Extrait.
☆ ☆ ☆ ☆
Écrit par Lepetitjournal.com International
Publié le 1 janvier 1970, mis à jour le 29 novembre 2013


Découvert par la Nouvelle Star, Julien Doré est l'un des rares chanteurs issus de ce radio-crochet à voir sa carrière perdurer et même se bonifier avec les années. Son album Løve, très inspiré de sa relation amoureuse avec Marina Hands, est l'un des albums français de cette fin d'année.

L'excellent troisième album de Julien Doré s'appelle LØVE, Love avec un O barré, un mot qui en danois signifie lion. Amour, voyage et bestialité : les trois thématiques récurrentes dans le travail de l'ancien candidat de la Nouvelle Star sont omniprésentes dans cet opus de 12 chansons tantôt entraînantes, tantôt mélancoliques. Contrairement à Ersatz et Bichon, Julien Doré est à l'écriture et la composition de quasiment toutes les chansons, entouré des musiciens de ses débuts. Formé par les Beaux-Arts de Nîmes, rendu populaire par un télé-crochet, Julien Doré nous livre son album le plus abouti, déjà consacré par un disque d'or et le succès de son premier single Paris-Seychelles.

LePetitJournal.com : LØVE est un album de chansons d'amour mais c'est aussi une sorte de carnet de vos voyages récents sur lequel vous avez travaillé en plus petit comité que les précédents, puisque vous avez quasiment co-écrit et co-composé toutes les chansons. Est-ce que vos voyages vous ont donné envie de vous recentrer professionnellement ?   
Julien Doré : Effectivement, il y a un paradoxe entre le fait d'écrire des textes qui parlent de voyage et le fait de les écrire de façon totalement solitaire, enfermé. Mais en même temps quand on écrit, c'est aussi une façon de s'échapper dans les jolis souvenirs que l'on a. Avec mes gars, après la tournée très longue qu'on venait de faire ensemble, on s'est posé la question de comment on allait travailler sur un nouvel album. On avait très envie s'y remettre ensemble très vite. On avait besoin de s'isoler, mais un isolement du regard extérieur, pas un isolement physique. On s'est dit que cet album, on allait attendre avant de le partager avec les gens avec qui je travaille, c'est à dire ma maison de disques. On a enregistré aux Studios de La Fabrique qui sont des magnifiques studios à Saint-Rémy de Provence (voir le Making-of de l'enregistrement de Paris-Seychelles). C'est une grande maison de pierres entourée de nature avec rien du tout autour. On a vécu trois semaines dans cet endroit magique qui a sans doute influencé pas mal de choses musicalement dans l'album.  

Sur Youtube, vous avez mis des making-of de l'enregistrement de l'album, du clip de Paris-Seychelles. Vous aviez envie de partager l'envers du décor avec votre public ?
☆ ☆ ☆ ☆
Données extraites.
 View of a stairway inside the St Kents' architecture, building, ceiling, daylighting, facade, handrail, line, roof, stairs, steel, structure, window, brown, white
☆ ☆ ☆ ☆
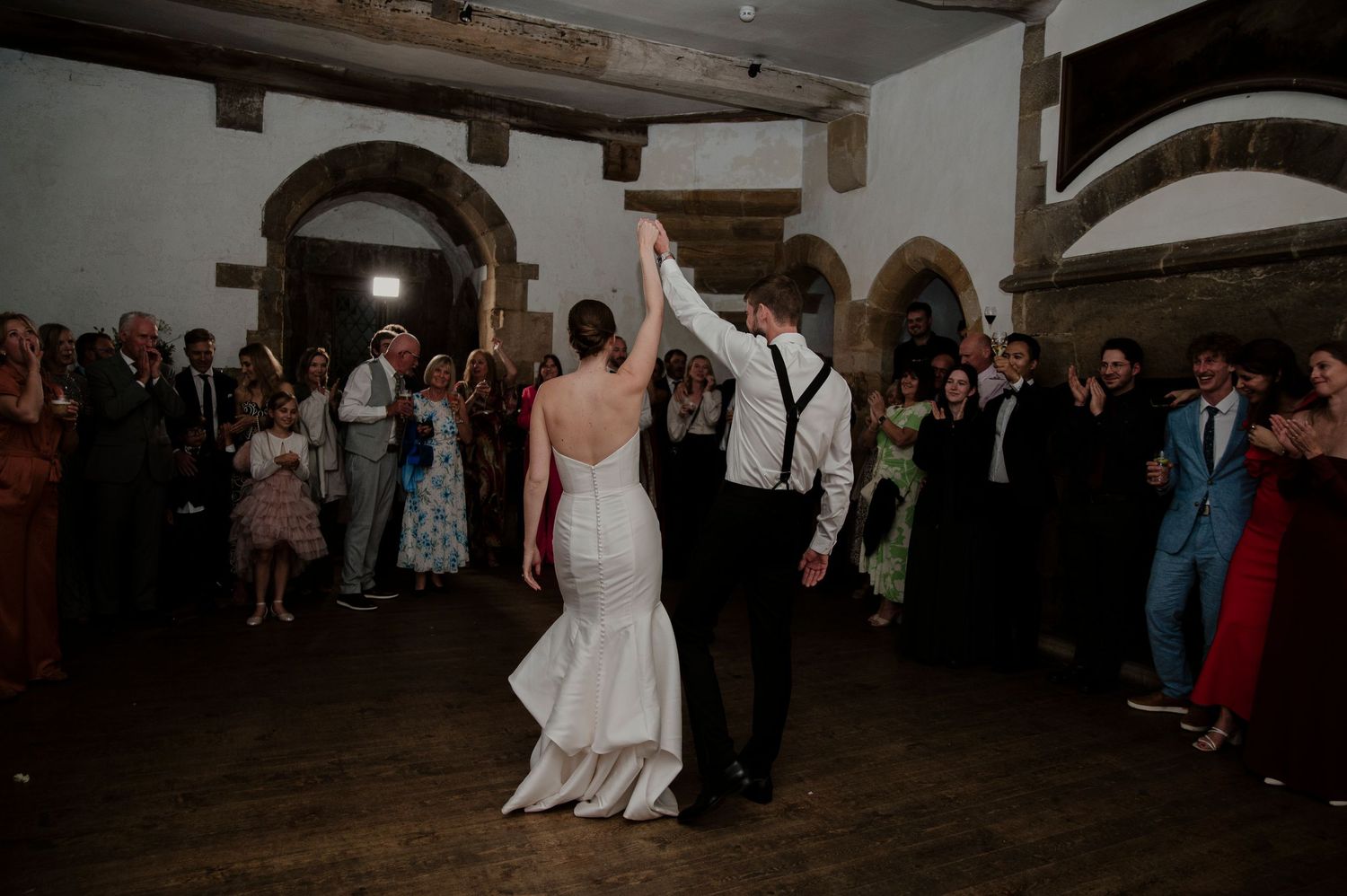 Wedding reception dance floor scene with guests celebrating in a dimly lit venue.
☆ ☆ ☆ ☆
Consigne. Poursuivez l'entretien avec Julien Doré sur l'album LØVE à partir de sa dernière phrase. Les entrées ci-dessus forment un matériau à part, indépendant de l'extrait.

Résultat.
Oui, je voulais vraiment partager ces moments-là parce qu'aussi non il n'y aurait pas eu de témoignage de la réalisation de cet album. Avant même d'avoir fini d'écrire les chansons, je savais exactement avec qui j'allais vouloir partir enregistrer dans ce studio, comment on allait bosser. Le fait d'être entre nous, en petit comité, ça nous a donné envie de garder une vraie trace de l'histoire de ce disque, sans savoir au début ce qui allait se passer exactement, ce que cet album allait donner. Et puis la personne qui a fait toutes ses images, Fabrice Laffont, est un très bon ami à moi avec qui j'avais co-réalisé le clip du titre Les Limites, donc on n'avait pas du tout l'impression d'être épié.



Vous parlez de la co-réalisation du clip des Limites, là vous êtes encore co-réalisateur du clip de Paris-Seychelles et on retrouve des dessins de l'album sur le livret de l'album. Vous avez aussi joué au cinéma et avez reçu une formation complète aux Beaux Arts. Est-ce qu'il y a une étape que vous aimeriez encore franchir en tant qu'artiste, comme vous lancer dans la réalisation d'un film par exemple ?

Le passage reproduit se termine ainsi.